The following is based on the ubuntu.cfg optionlist which can be found in simfactory/mdb/optionslists. Usually it is best to start from files describing a cluster that is similar, e.g. uses the same MPI stack and compilers, to the machine you would like to set up.
VERSION = 2012-09-28
Cactus will reconfigure when the VERSION string changes.
Compilers
CPP = cpp FPP = cpp CC = gcc CXX = g++ F77 = gfortran F90 = gfortran
The C and Fortran preprocessors, and the C, C++, Fortran 77 and Fortran 90 compilers, are specified by these options. You can specify a full path if the compiler you want to use is not available on your default path. Note that it is strongly recommended to use compilers from the same family; e.g. don't mix the Intel C Compiler with the GNU Fortran Compiler.

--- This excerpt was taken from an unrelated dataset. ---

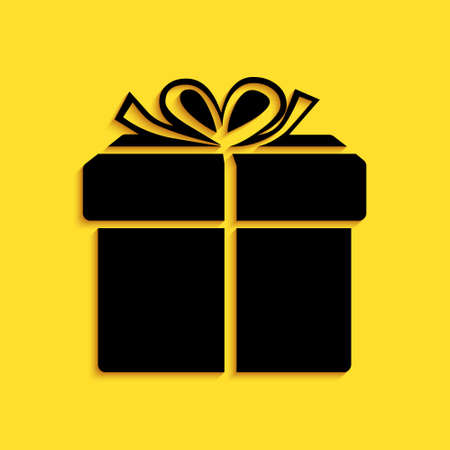 Black Gift box icon isolated on yellow background. Long shadow style. Vector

Compilation and linking flags
CPPFLAGS = -DMPICH_IGNORE_CXX_SEEK FPPFLAGS = -traditional CFLAGS = -g3 -march=native -std=gnu99 CXXFLAGS = -g3 -march=native -std=gnu+11 F77FLAGS = -g3 -march=native -fcray-pointer -m128bit-long-double -ffixed-line-length-none F90FLAGS = -g3 -march=native -fcray-pointer -m128bit-long-double -ffixed-line-length-none LDFLAGS = -rdynamic
Cactus thorns can be written in C or C++. Cactus supports the C99 and C++11 standards respectively. Additionally, the Einstein Toolkit requires some of the GNU extensions provided by the options gnu99 / gnu++11. Without these options each feature required needs to be enabled manually, which is quite error prone. Both GNU and Intel compilers support these options.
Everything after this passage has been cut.